When We Were Orphans  (Audio Cassette) (Unabridged)
When We Were Orphans - Audio Cassette - Unabridged
Author: Kazuo Ishiguro), John Lee (Narrator)
ISBN-13: 9780694523849
ISBN-10: 0694523844
Publication Date: 9/1/2000
Edition: Unabridged
Rating:
  • Currently 2.8/5 Stars.
 6

2.8 stars, based on 6 ratings
Publisher: HarperAudio
Book Type: Audio Cassette
Reviews: Amazon | Write a Review

2 Book Reviews submitted by our Members...sorted by voted most helpful

rollergirl avatar reviewed When We Were Orphans (Audio Cassette) (Unabridged) on + 3 more book reviews
Helpful Score: 1
I found this book to be very intriguing -- a real "page turner" (if one can say that about an audio book). Not a happy story at all, but full of rich detail about life in Saigon around the time of the Japanese invasion. Recommend highly.
miss-info avatar reviewed When We Were Orphans (Audio Cassette) (Unabridged) on + 386 more book reviews
This is the most nonsensical book I've read in years. While the writing style is mature, the plot could have been laid out by a ten-year-old, or perhaps someone influenced by the opium mentioned in the book. The narration continually referred to events that were not described in the book, then things go on as though we understand what's happening. Banks is supposed to be this world-famous detective, but we never actually witness him doing anything remotely intelligent. The only detective act we see him doing involves finding a house he thinks his parents were held in 20 years ago - and he believes that both his parents are still sitting in this house, waiting to be rescued. Who kidnaps adults, puts them in a house, then feeds them for 20 years?

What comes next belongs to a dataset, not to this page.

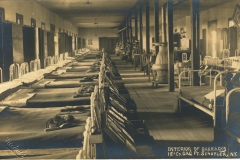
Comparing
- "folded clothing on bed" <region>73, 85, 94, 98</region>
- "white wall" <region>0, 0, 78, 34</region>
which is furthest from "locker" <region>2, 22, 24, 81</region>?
"folded clothing on bed" <region>73, 85, 94, 98</region>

He's ready to storm this house with only a severely wounded soldier by his side, even though the soldier can't stand up without help. Finally someone says, "Well, you've been working on this case long enough, I'll just tell you what happened. You don't have to find it out for yourself after all." We're led to believe that his parents are so important that everyone - ambassadors, Chinese police, polititians - will drop everything to help him solve the case, and once the parents are found, it will help end the war. Why? His dad was a businessman, not a diplomat. I kept waiting for everything to tie together at the end, and it doesn't. No explanation why a guy he hardly knows from school brought him to his old house, why the guys who own the house will simply hand it over to him, or what happens to the house after all. No explanation why his mother didn't simply go to the British consolate and ask for safe passage home. (That would have solved the entire book.) No sequence of events between finding the truth (if it was the truth) and finding his mother. Just isolated events happening for no reason and with no logic, until things simply end.